要件 A
以下の抜粋箇所を、「この発明によれば、暗画素の明」という語句から書き写し始め、「る電圧であることが好ましい。」まで書いたところで止めてください。

しかし、ある画素で発生したリバースチルトドメインが、当該ある画素に隣り合う画素で発生したリバースチルトドメインと結合し、この結合したリバースチルトドメインがさらに隣りの画素で発生したリバースチルトドメインと結合を繰り返す場合、リバースチルトドメインが横方向に一直線に連なった「横線」に発達し、長期間にわたり存在する場合がある。このような横線は、暗画素と、暗画素の明視方向と逆側に隣り合う明画素とが、1フレームに1画素ずつ右側にスクロールする場合に、暗画素の明視方向と逆側に尾を引くように発生する。
この発明によれば、暗画素の明視方向と逆側に明画素が隣り合う場合に、当該暗画素に対して補正を行う。暗画素に対して補正を行う場合、仮に当該補正のなされた画素でリバースチルトドメインが発生しても、その大きさを小さくすることができる。従って、補正により、補正のなされた画素で発生したリバースチルトドメインと、他の画素で発生したリバースチルトドメインとの結合を防ぐことが可能となり、横線の発生する可能性を低く抑えることができる。
【0012】
また、上述した液晶表示装置において、前記データ信号の最大値に対応する前記画素の透過率を100%とし、前記データ信号の最小値に対応する前記画素の透過率を0%としたときに、前記第1電圧は、前記画素の透過率を0%より大きく0.1%以下とする電圧であることが好ましい。
【0013】
この発明では、ある画素の液晶に印加される電圧を第1電圧となるように補正する場合、第1電圧の値を、画素の相対透過率を基準に定める。
画素の相対透過率と液晶に印加される電圧の関係を示すVT特性は、個々の表示パネルにより異なる。仮に、第1電圧をある固定値にすると、異なる複数の表示パネルの液晶に対して第1電圧を印加した場合に、複数の表示パネル間で画素の相対透過率は異なる値となり、複数の表示パネルの各々で表示品質にバラつきが生じる。さらには、第1電圧を固定値にした場合には、このような表示品質のばらつきにより、一部の表示パネルで補正による輝度変化がユーザに視認される程度に大きくなる可能性も存在する。

処理対象データ
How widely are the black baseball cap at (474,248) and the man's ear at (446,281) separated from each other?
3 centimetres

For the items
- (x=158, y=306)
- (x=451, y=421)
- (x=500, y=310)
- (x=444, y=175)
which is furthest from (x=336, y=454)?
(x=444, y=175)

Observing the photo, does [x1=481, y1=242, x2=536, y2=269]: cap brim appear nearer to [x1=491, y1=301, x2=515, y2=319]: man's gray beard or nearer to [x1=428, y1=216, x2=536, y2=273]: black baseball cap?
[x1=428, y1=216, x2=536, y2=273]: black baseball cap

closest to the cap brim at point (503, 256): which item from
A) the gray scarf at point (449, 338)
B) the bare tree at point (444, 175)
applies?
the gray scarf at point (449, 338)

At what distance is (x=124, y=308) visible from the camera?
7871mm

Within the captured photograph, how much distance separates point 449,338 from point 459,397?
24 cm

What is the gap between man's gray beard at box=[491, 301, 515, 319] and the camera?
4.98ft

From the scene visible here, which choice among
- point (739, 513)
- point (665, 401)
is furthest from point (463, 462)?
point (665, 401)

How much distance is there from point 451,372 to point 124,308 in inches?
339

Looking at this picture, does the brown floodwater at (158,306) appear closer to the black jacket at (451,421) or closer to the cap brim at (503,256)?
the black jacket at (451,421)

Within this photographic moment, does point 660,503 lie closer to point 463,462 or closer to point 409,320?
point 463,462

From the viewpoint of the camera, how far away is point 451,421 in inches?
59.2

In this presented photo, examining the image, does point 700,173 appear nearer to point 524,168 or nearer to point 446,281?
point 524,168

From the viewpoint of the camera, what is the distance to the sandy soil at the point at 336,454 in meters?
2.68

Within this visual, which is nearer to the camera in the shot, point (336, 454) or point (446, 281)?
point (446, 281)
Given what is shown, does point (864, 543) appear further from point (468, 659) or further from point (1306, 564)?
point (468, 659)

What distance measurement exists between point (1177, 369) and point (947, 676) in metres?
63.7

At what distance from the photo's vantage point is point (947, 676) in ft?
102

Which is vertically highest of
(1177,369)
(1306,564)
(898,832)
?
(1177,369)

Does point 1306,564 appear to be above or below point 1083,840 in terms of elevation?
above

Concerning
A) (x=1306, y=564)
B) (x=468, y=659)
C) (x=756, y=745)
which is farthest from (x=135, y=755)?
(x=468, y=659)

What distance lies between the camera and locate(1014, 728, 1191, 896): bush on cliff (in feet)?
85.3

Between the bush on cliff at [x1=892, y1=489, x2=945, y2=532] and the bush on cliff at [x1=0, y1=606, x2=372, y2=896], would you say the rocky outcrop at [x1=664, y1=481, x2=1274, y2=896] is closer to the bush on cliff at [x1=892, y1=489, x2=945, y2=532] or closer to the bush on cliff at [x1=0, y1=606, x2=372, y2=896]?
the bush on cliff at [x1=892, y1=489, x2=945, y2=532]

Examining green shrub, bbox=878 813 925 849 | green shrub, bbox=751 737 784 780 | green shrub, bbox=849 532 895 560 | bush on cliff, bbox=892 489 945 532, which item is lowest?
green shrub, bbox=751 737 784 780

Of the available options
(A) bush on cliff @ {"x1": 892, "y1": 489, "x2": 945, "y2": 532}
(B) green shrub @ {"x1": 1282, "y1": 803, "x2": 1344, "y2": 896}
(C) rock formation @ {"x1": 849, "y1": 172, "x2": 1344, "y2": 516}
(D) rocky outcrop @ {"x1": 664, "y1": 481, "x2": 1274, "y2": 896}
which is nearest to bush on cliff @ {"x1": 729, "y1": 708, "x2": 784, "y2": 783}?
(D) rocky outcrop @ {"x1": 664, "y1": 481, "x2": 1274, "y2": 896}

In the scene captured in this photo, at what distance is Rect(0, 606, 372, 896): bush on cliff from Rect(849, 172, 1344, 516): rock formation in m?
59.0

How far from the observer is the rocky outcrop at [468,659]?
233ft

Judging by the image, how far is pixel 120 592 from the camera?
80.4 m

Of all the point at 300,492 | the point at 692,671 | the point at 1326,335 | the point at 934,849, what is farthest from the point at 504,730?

要件 B
上の処理対象データの行を、「Examining green shrub, bbox=878」を含む行から始めて最後の行までたどり、両端の行も含めて一字一句そのまま繰り返すこと。

結果 A
この発明によれば、暗画素の明視方向と逆側に明画素が隣り合う場合に、当該暗画素に対して補正を行う。暗画素に対して補正を行う場合、仮に当該補正のなされた画素でリバースチルトドメインが発生しても、その大きさを小さくすることができる。従って、補正により、補正のなされた画素で発生したリバースチルトドメインと、他の画素で発生したリバースチルトドメインとの結合を防ぐことが可能となり、横線の発生する可能性を低く抑えることができる。
【0012】
また、上述した液晶表示装置において、前記データ信号の最大値に対応する前記画素の透過率を100%とし、前記データ信号の最小値に対応する前記画素の透過率を0%としたときに、前記第1電圧は、前記画素の透過率を0%より大きく0.1%以下とする電圧であることが好ましい。

結果 B
Examining green shrub, bbox=878 813 925 849 | green shrub, bbox=751 737 784 780 | green shrub, bbox=849 532 895 560 | bush on cliff, bbox=892 489 945 532, which item is lowest?
green shrub, bbox=751 737 784 780

Of the available options
(A) bush on cliff @ {"x1": 892, "y1": 489, "x2": 945, "y2": 532}
(B) green shrub @ {"x1": 1282, "y1": 803, "x2": 1344, "y2": 896}
(C) rock formation @ {"x1": 849, "y1": 172, "x2": 1344, "y2": 516}
(D) rocky outcrop @ {"x1": 664, "y1": 481, "x2": 1274, "y2": 896}
which is nearest to bush on cliff @ {"x1": 729, "y1": 708, "x2": 784, "y2": 783}?
(D) rocky outcrop @ {"x1": 664, "y1": 481, "x2": 1274, "y2": 896}

In the scene captured in this photo, at what distance is Rect(0, 606, 372, 896): bush on cliff from Rect(849, 172, 1344, 516): rock formation in m?
59.0

How far from the observer is the rocky outcrop at [468,659]?
233ft

Judging by the image, how far is pixel 120 592 from the camera?
80.4 m

Of all the point at 300,492 | the point at 692,671 | the point at 1326,335 | the point at 934,849, what is farthest from the point at 504,730?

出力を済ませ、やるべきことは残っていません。